On sait néanmoins que le point d’appui Pyr181 se trouve en Cerdanya au fort de Mont-Lluis et le point d’appui Pyr189 se trouve au Pic de les Salines sur la commune de Maurellàs-Les-Illes.

Sur la commune de Prats de Molló la Presta, se trouve un minimum de trois points d’appuis localisables soit grâce aux documents allemands soit par des structures subsistant sur le terrain

– Pic du Costabona, sur document allemand ;

– Coll d’Ares, sur document et sur le terrain ;

– Chapelle Santa Margarita, sur le terrain ;

Ces points d’appuis comportent donc une dénomination comprise entre Pyr182 et Pyr188

Coll d’Ares

Le coll d’Ares a été le théâtre du passage de 100 000 réfugiés républicains fuyant le franquisme entre le 27 janvier et le 13 février 1939, date à laquelle la frontière est fermée et gardée par des soldats nationalistes du général Franco. C’est donc une voie de communication importante entre la France et l’Espagne dont l’intérêt a bien été compris par les Allemands.

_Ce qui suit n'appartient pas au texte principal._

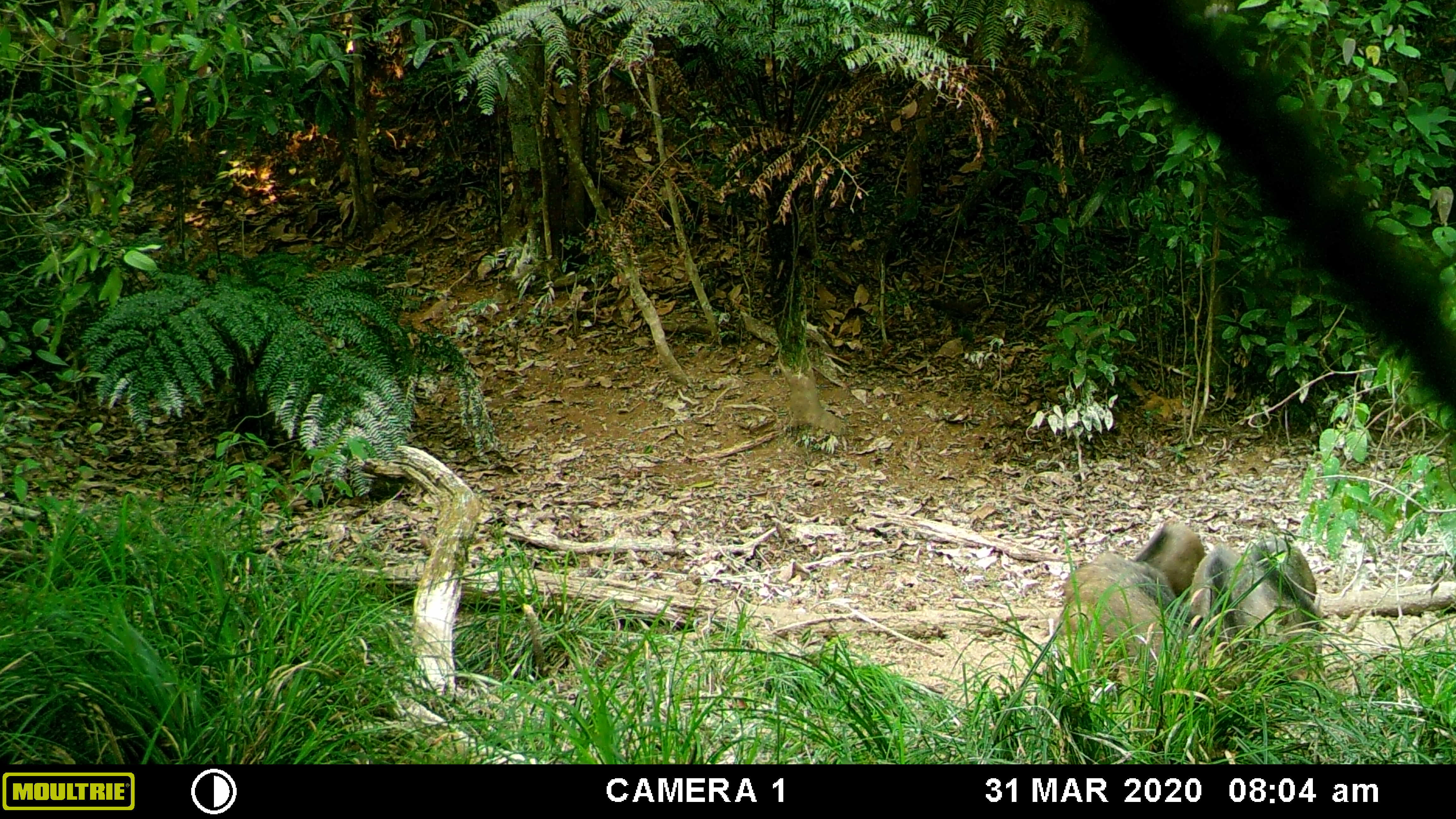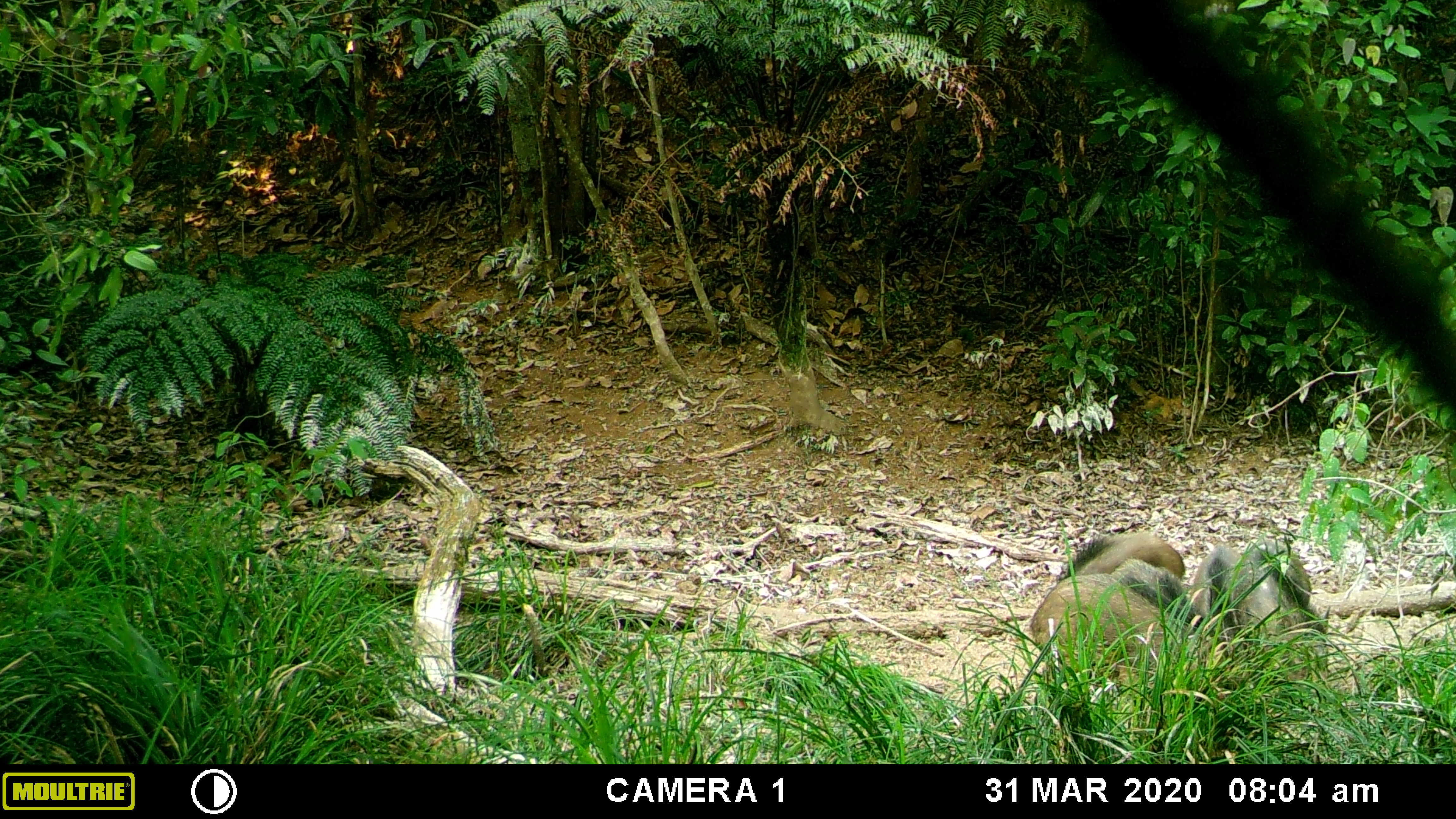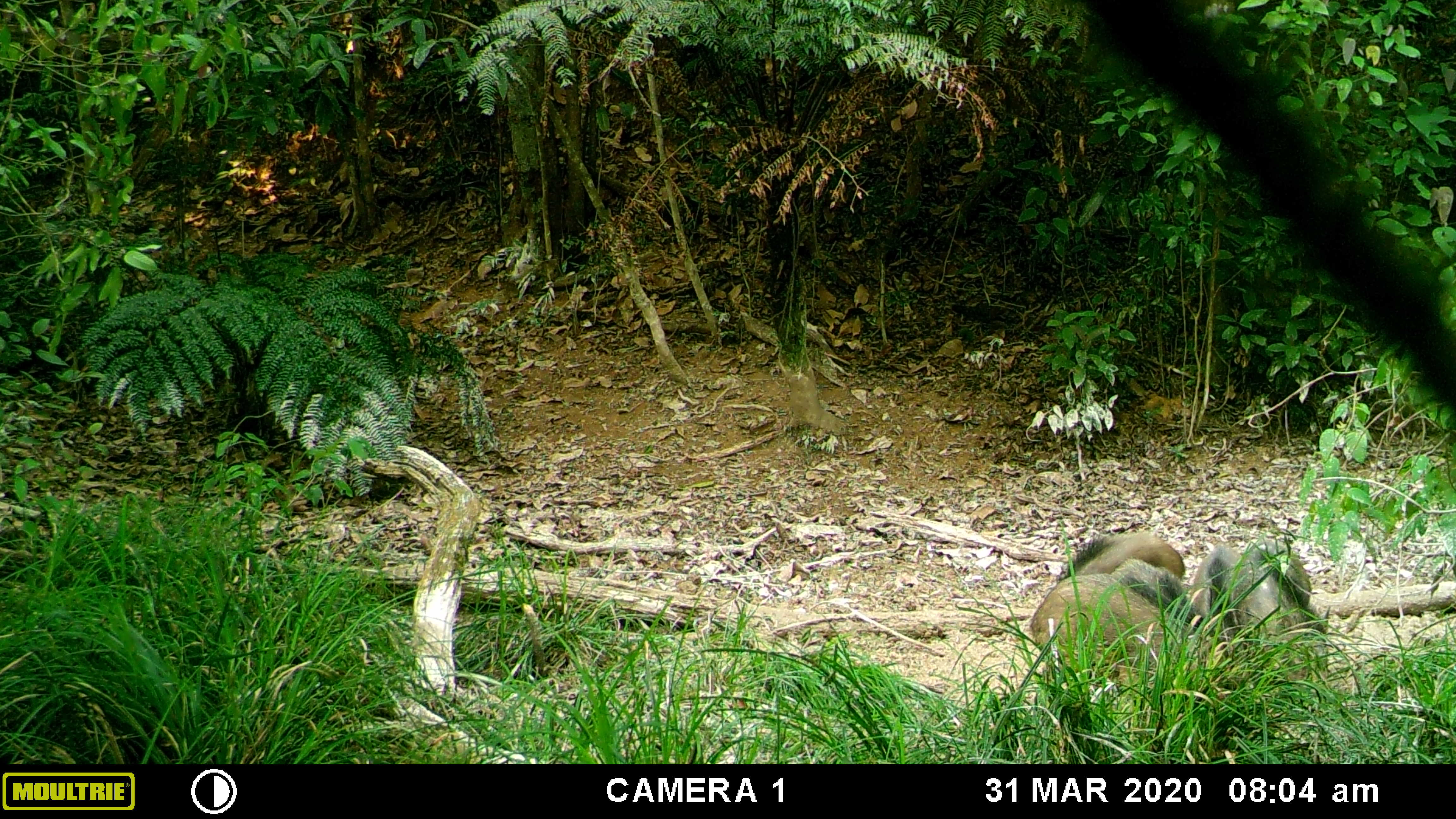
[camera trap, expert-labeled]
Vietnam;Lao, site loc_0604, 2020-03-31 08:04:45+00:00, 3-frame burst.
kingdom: Animalia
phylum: Chordata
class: Mammalia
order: Artiodactyla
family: Suidae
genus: Sus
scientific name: Sus scrofa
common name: eurasian wild pig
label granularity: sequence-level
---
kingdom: Animalia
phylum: Chordata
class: Aves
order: Galliformes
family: Phasianidae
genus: Gallus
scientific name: Gallus gallus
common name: red junglefowl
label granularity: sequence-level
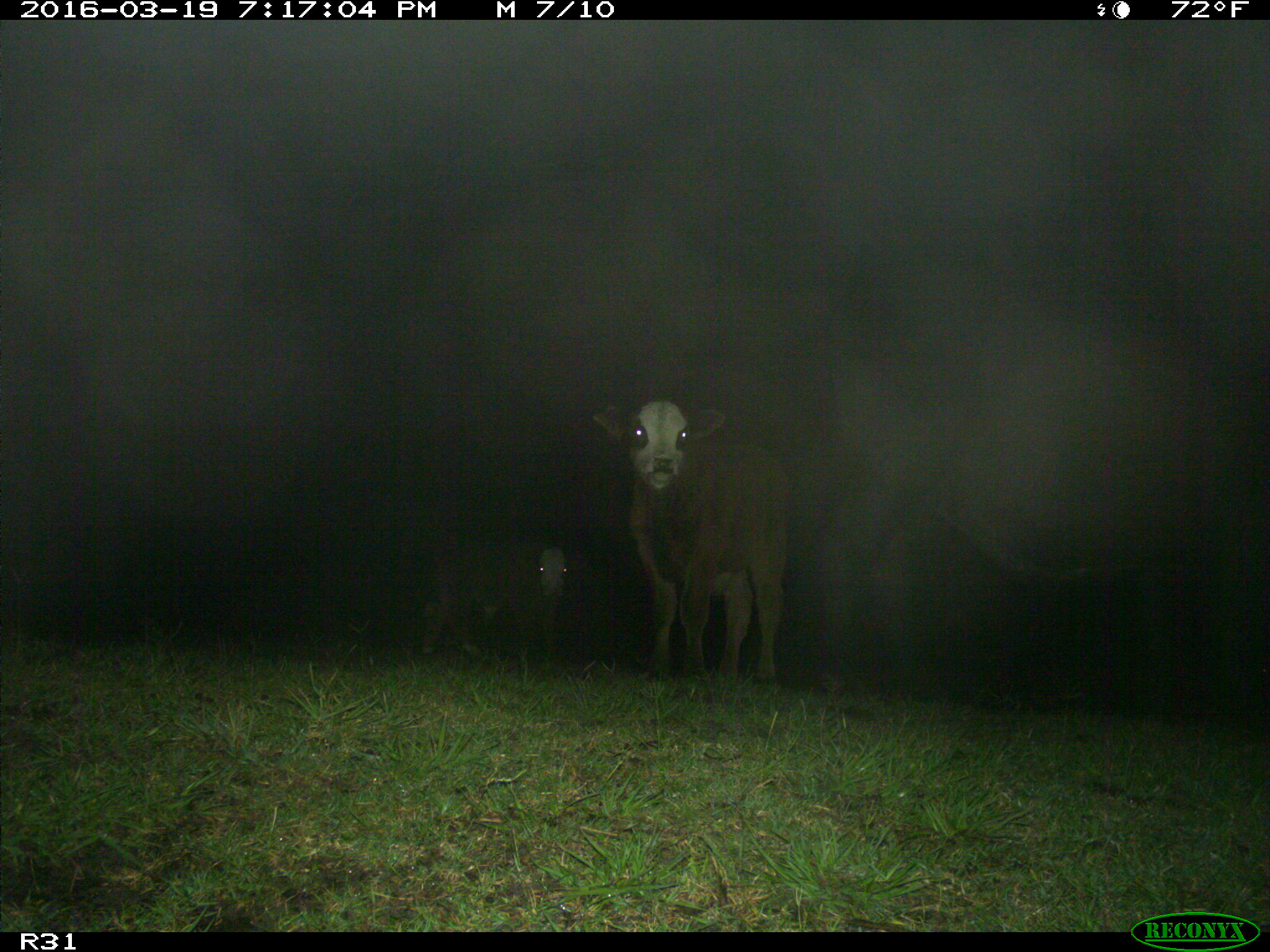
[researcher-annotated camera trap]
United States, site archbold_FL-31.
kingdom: Animalia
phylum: Chordata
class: Mammalia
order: Artiodactyla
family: Bovidae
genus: Bos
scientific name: Bos taurus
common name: domestic cow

Ceux-ci y ont aménagé plusieurs tranchées dont il reste aujourd’hui des traces peu visibles. Parmi les zones prospectées situées au nord du col, il a été possible de déterminer deux réseaux de tranchées différents.

Un premier réseau de tranchées est situé à un peu moins d’une centaine de mètres du passage de la route au niveau du col. Il offre ainsi un bon point de vue sur la route côté français et n’est situé qu’à une quarantaine de mètres de celle-ci. Sont encore conservés plus de 25 mètres linéaires de tranchées. Les portions de tranchées linéaires ont des mesures standardisées de 3 m et 3,80 m entre les coudes. Celles-ci devaient accueillir quelques soldats armés d’armes légères de type mitrailleuse et fusil. Une des extrémités est constituée d’un trou d’homme de 3 m de long sur 1,60 m de large. On peut supposer qu’il s’agit d’un emplacement pour une arme plus importante, peut-être un mortier.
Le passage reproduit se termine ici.